I reviewed Aberlour 12 Year once before, but that was when it was still being bottled at 43%. Since then it has been reformulated downwards to 40%, though I believe everything else has remained the same - the 'double cask matured' statement on the front indicates that it is a mix of ex-bourbon and ex-sherry cask whisky, rather than ex-bourbon cask whisky finished in ex-sherry casks.
Let's see how it holds up.
Aberlour 12 Year
Nose: classic sherry character, green malt with a touch of honey and cotton candy underneath, vanilla, caramel/maple syrup, baking spices, hints of curry powder, and a thin thread of smoke or tar. After adding a few drops of water, the sherry becomes more savory and gives the malt a nutty/roasted/mushroom character, the bourbon cask character becomes more obvious, and some powdered ginger emerges.
Taste: malt sweetness with a thick slab of sherry on top, becoming grainier with raisins, vanilla, oak, and some odd metallic bitterness emerging near the back. After dilution, the sherry becomes more savory and integrates with the malt, giving a less sweet profile overall, with more assertive oak/bourbon cask influence near the back.

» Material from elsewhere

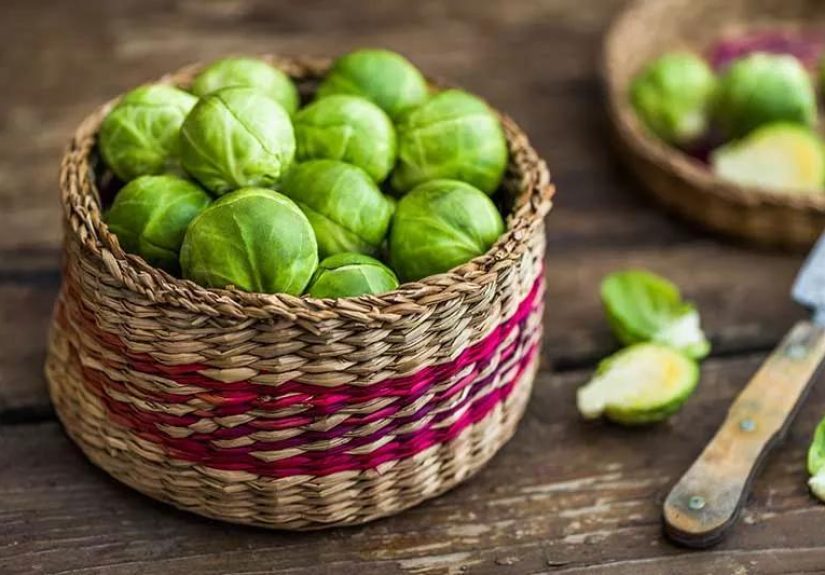Recipes To Build a Love for Brussels Sprouts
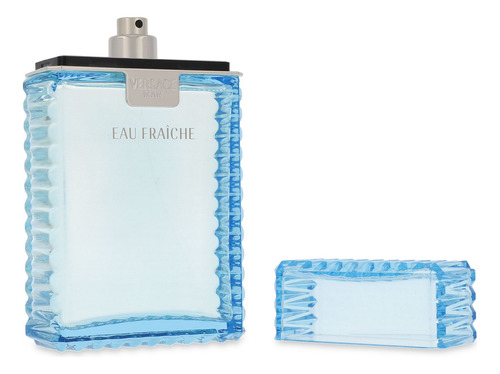 Versace Eau Fraiche 200ml Edt Spray - Caballero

Finish: green vanilla malt, sherry residue, moderate oak tannins, continuing metallic bitterness
While there is still a lot to like about Aberlour, the decreased bottling strength has sapped some of its vigor. While the softness at 40% maybe help to bring some new people into the brand, regulars may find that it doesn't have as much density as it once did. Additionally, it has the odd bitterness that I associate with spirits that are reduced to 40% with chill filtration and coloring. While it may have more to do with the strength than the adjustments, it's a little off-putting either way. Given that I haven't heard of any difficulties in maintaining stock on retail shelves, it's hard to see where the pressure to dilute the whisky is coming from other than the eternal desire for better margins.
It's a shame that Pernod Ricard have gone in this direction, as Aberlour 12 Year would have been fairly high on my list of recommended single malts for sherried whisky fans, but at this point I would have a difficult time pointing someone towards it rather than another sherried Speysider like Glenfarclas.